Better you could have a configuration option with your country code, zone code, long-distance prefix and international prefix for each span/group, so Asterisk/Zaptel could treat dialing/incoming number with right way (i.e. convert incoming number to international format and strip country code/zone code at outgoing calls if required). Also, your PSTN operator should translate numbers with such rules, so if you dials 32-486103235 (this is Belgium, if believe to E.164)and specifies that this number is international, than PSTN should treat this situation like you dialled 00-32-486103235 (i.e. international call), but if you dials 125-6790472 and specifies that this number is national, that PSTN should mean you skip leading 0 for long-distance calls. But if you dials any number and specifies number type as unspecified or network-level, than you must provide any prefixes required by your PSTN operator.

So, as I understand, the problem is to handle phone numbers in Asterisk with it's types, or to convert all numbers to international form and allow channel driver (for example, Zap, or H.323, etc.) to manipulate with those numbers (if such manipulations are required by public network). But best way is to use fully-specified international numbers and allow PSTN to re-write them as required by national standards.

By: Paul Cadach (pcadach) 2004-02-25 04:43:04.000-0600

Also, attached patch is just provides national standarded dialing prefixes for long-distance and international numbers, so if you translate all numbers to single form you will not have any problems to distinguish local/long-distance/international calls (just by using standard prefix analisys).

By: Paul Cadach (pcadach) 2004-02-25 04:49:06.000-0600

FYI: Cisco uses number translation rules technique which could be used for any direction and call leg. May be this is the solution?

By: timrobinson (timrobinson) 2004-02-25 05:01:21.000-0600

PCadach - I think you have the right approach.  My suggestion was to have some parameters in zapata.conf :  e.g.

internationalprefix=00 ;or + or 810 (in the case of Khazakstan!)
nationalprefix=0       ;or 1 in the case of the US

I think this will be the simplest way of overcoming the current problem in the current way.  Using a + or other alphanumeric character in the 'number' field will break other things in Asterisk, like 'say digits' and so on.  This overcomes compatibility issues.

DATA SUPPLIED –
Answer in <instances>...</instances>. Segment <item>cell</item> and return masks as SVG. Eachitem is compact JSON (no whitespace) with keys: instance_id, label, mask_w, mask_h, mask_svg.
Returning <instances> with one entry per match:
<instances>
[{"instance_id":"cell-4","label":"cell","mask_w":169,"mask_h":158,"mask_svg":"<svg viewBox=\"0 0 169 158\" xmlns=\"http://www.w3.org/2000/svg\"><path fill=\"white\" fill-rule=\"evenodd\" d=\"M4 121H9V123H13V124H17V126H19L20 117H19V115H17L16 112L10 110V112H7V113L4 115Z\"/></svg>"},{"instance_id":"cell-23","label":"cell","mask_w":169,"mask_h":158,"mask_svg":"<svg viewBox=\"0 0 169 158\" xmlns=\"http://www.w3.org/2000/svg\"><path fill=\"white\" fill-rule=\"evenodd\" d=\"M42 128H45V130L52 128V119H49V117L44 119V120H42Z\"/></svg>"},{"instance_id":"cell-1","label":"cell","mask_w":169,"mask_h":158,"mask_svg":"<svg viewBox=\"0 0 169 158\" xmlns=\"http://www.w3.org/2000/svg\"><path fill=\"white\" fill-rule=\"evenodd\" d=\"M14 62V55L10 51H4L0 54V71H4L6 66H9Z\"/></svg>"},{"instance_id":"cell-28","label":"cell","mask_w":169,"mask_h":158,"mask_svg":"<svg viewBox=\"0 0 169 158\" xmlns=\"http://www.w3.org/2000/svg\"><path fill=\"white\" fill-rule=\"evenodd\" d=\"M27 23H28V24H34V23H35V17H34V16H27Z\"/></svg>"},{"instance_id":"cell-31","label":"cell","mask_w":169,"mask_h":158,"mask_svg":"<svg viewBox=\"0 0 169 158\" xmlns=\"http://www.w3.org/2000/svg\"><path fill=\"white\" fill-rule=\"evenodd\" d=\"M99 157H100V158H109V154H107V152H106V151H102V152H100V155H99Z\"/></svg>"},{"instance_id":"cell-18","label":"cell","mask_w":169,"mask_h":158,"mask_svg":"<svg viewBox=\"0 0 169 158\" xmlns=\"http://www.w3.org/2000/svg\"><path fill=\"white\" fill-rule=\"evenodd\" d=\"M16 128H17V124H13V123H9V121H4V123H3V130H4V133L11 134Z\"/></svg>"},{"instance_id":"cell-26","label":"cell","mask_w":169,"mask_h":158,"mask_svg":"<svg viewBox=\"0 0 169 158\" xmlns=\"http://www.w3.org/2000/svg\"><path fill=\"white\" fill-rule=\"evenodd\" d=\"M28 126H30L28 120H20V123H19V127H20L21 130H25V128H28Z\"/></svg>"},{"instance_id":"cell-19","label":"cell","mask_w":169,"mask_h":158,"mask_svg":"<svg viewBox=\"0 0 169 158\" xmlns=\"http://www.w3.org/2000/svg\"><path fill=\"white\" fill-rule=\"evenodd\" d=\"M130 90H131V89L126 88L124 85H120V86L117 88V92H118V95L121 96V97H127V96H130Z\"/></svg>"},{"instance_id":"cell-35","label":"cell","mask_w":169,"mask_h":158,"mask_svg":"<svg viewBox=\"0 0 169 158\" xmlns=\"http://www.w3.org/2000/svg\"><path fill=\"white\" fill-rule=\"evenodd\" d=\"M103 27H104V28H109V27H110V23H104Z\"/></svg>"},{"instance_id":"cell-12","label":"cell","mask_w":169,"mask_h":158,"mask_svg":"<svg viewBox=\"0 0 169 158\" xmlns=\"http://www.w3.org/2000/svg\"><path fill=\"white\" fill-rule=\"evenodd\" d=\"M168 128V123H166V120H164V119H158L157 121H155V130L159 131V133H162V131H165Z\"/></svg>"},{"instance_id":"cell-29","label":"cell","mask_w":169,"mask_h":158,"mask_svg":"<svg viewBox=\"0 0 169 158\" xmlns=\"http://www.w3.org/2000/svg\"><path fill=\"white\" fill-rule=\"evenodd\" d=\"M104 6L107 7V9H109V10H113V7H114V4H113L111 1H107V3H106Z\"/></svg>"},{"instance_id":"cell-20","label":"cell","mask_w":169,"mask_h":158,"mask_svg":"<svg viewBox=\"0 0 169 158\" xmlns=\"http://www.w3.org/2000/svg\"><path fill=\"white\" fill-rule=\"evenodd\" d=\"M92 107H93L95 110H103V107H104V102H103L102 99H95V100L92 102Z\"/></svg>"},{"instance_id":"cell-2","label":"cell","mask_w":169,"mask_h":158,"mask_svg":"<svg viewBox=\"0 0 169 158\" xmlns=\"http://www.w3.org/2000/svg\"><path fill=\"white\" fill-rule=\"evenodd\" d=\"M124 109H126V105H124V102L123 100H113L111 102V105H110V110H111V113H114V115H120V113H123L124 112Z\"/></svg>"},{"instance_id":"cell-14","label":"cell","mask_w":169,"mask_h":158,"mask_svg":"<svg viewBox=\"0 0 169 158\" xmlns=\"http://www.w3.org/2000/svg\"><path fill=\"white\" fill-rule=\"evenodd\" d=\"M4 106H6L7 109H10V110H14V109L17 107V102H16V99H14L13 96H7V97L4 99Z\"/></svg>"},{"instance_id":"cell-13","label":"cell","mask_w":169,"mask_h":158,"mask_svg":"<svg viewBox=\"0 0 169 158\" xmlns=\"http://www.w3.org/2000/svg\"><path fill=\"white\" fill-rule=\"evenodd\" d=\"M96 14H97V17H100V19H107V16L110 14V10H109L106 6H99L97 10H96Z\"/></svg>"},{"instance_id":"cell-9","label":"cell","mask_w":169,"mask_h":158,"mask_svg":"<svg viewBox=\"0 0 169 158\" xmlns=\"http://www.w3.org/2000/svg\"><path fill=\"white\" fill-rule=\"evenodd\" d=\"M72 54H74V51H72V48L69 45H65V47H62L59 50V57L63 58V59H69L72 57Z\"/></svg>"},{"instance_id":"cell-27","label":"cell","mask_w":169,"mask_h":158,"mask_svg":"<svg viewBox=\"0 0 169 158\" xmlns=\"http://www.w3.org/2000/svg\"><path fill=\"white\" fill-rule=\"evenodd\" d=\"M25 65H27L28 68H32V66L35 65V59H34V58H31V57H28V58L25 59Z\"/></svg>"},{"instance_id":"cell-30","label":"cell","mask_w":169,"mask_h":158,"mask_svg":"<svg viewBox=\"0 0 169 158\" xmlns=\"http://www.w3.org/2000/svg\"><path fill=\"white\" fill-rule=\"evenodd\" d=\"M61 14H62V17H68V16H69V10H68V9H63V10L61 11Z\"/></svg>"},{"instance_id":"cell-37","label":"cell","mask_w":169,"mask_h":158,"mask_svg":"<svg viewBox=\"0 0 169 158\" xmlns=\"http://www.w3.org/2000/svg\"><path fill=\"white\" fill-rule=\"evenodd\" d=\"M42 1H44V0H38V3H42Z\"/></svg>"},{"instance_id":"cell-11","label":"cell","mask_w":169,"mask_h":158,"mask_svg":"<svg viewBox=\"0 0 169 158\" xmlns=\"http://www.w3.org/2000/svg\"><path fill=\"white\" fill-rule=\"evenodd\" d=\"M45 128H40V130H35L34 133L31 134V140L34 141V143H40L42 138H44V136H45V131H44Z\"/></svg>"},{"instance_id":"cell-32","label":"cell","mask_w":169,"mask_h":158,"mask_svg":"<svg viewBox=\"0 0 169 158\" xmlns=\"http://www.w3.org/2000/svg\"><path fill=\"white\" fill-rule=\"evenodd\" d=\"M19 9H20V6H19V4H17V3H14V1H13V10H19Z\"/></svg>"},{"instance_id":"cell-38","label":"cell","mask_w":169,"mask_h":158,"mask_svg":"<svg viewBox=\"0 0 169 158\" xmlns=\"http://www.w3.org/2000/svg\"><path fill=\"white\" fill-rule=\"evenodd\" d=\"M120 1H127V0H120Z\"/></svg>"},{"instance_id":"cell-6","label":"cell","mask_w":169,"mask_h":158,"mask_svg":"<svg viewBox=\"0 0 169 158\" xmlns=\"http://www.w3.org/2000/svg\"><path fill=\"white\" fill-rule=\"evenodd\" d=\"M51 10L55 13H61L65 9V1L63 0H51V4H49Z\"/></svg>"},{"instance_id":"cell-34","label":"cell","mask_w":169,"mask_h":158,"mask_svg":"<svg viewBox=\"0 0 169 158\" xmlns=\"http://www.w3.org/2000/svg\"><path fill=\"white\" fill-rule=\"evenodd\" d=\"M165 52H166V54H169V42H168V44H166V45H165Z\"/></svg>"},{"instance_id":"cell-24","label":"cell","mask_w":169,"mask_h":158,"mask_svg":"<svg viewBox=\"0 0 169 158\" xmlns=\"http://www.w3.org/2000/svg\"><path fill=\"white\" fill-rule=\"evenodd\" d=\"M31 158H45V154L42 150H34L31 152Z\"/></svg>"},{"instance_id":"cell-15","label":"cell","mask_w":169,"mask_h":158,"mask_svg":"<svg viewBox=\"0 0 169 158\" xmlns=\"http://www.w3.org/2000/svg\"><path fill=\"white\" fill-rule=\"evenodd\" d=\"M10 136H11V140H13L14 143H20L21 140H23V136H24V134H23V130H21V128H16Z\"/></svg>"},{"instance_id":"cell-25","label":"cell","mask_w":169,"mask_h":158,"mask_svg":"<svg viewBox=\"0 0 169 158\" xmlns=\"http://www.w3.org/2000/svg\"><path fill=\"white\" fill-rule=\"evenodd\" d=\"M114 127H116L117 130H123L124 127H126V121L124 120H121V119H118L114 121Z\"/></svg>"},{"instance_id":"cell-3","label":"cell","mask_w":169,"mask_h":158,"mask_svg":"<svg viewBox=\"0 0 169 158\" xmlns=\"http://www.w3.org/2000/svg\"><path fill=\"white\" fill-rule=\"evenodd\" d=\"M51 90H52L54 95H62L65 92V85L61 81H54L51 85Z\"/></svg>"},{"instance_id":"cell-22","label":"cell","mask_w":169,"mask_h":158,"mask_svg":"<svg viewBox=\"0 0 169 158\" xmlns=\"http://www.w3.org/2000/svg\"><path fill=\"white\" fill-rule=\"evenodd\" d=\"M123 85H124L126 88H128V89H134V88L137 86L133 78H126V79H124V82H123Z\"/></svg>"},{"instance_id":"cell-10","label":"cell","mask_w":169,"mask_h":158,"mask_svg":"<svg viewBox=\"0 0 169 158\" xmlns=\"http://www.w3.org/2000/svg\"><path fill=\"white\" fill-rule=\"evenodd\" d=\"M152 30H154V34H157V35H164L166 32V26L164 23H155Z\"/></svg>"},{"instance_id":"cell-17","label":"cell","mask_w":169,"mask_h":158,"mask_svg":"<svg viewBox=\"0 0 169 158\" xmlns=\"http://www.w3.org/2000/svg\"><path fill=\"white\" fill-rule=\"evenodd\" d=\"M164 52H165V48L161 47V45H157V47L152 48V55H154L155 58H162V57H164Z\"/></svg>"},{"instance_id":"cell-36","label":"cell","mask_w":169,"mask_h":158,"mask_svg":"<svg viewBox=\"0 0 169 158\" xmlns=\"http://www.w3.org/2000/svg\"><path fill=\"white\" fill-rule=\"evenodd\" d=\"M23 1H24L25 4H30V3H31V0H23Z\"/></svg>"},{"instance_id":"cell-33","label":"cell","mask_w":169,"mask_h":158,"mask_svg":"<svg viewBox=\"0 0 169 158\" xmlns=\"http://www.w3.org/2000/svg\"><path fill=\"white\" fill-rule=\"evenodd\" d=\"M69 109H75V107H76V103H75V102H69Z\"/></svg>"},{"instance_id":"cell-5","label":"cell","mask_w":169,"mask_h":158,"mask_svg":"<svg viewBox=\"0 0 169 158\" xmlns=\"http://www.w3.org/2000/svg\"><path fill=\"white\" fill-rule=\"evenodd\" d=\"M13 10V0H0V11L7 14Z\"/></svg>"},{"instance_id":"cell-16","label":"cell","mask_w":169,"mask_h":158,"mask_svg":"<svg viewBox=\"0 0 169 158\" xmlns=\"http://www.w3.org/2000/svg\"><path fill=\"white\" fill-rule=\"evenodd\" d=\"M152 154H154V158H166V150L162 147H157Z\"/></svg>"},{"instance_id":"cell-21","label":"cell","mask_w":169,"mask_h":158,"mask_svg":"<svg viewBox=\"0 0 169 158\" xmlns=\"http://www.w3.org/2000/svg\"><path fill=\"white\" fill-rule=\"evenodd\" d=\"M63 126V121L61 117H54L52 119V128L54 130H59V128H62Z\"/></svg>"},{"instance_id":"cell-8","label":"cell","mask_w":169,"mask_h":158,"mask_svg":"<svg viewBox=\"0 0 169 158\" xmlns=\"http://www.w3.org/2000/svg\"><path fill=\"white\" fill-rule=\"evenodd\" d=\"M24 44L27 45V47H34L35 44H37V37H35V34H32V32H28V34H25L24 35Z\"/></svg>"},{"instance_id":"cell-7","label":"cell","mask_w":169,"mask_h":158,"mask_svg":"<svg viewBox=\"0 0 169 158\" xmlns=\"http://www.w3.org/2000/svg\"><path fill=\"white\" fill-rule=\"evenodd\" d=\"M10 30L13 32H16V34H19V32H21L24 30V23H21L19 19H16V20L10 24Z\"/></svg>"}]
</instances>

APPLY WHAT YOU READ –
**a.** From the Asterisk dialing-prefix discussion, return the passage starting at "FYI: Cisco uses" and ending at "overcomes compatibility issues.".
**b.** Write the next part of the Asterisk dialing-prefix discussion, picking up after its final sentence.
The material comes from a separate source.

RESPONSES FOR EACH TASK –
**a.**
FYI: Cisco uses number translation rules technique which could be used for any direction and call leg. May be this is the solution?

By: timrobinson (timrobinson) 2004-02-25 05:01:21.000-0600

PCadach - I think you have the right approach.  My suggestion was to have some parameters in zapata.conf :  e.g.

internationalprefix=00 ;or + or 810 (in the case of Khazakstan!)
nationalprefix=0       ;or 1 in the case of the US

I think this will be the simplest way of overcoming the current problem in the current way.  Using a + or other alphanumeric character in the 'number' field will break other things in Asterisk, like 'say digits' and so on.  This overcomes compatibility issues.

**b.**
We have also added some text fields in the CALLERIDNAME field to say 'WITHHELD' or 'UNAVAILABLE' if the caller ID is not available. If interested I can add this patch to this bug...

By: Paul Cadach (pcadach) 2004-02-25 11:24:14.000-0600

As I remember Asterisk have two fields at the channel structure for CID - ANI and callerid. So, if caller ID presentation is blocked by caller, callerid field sets to empty but ANI presents real caller's number. Your sugesstion will block "transparency" of interconnection through asterisk (for example, you want to forward PSTN's caller to another PSTN's number, and want to provide original caller ID, so you must store caller number somewhere, not just replace it with pre-defined phrase). Also, when CID isn't available callerid field (and ANI field too) must be empty. Mark could explain a bit more about callerid, ani, dnis, rdnis fields on channel structure...

By: Olle Johansson (oej) 2004-04-10 08:26:20

Where is this bug? Waiting for Mark or something else?

By: twisted (twisted) 2004-04-29 09:45:52

Second request for update..  it's been 19 days.

By: Mark Spencer (markster) 2004-05-01 23:45:36

I believe this is a feature request, not a bug report.

By: Brian West (bkw918) 2004-05-01 23:49:45

Mark,

I was thinking that also.

bkw

By: twisted (twisted) 2004-06-16 23:15:12

Closed due to the fact that this is a feature request and has had no action since 5-01-04.  Also note that this could break 'transparancy' of interconnection through asterisk as PCadach noted.   This can be revisited later if need be.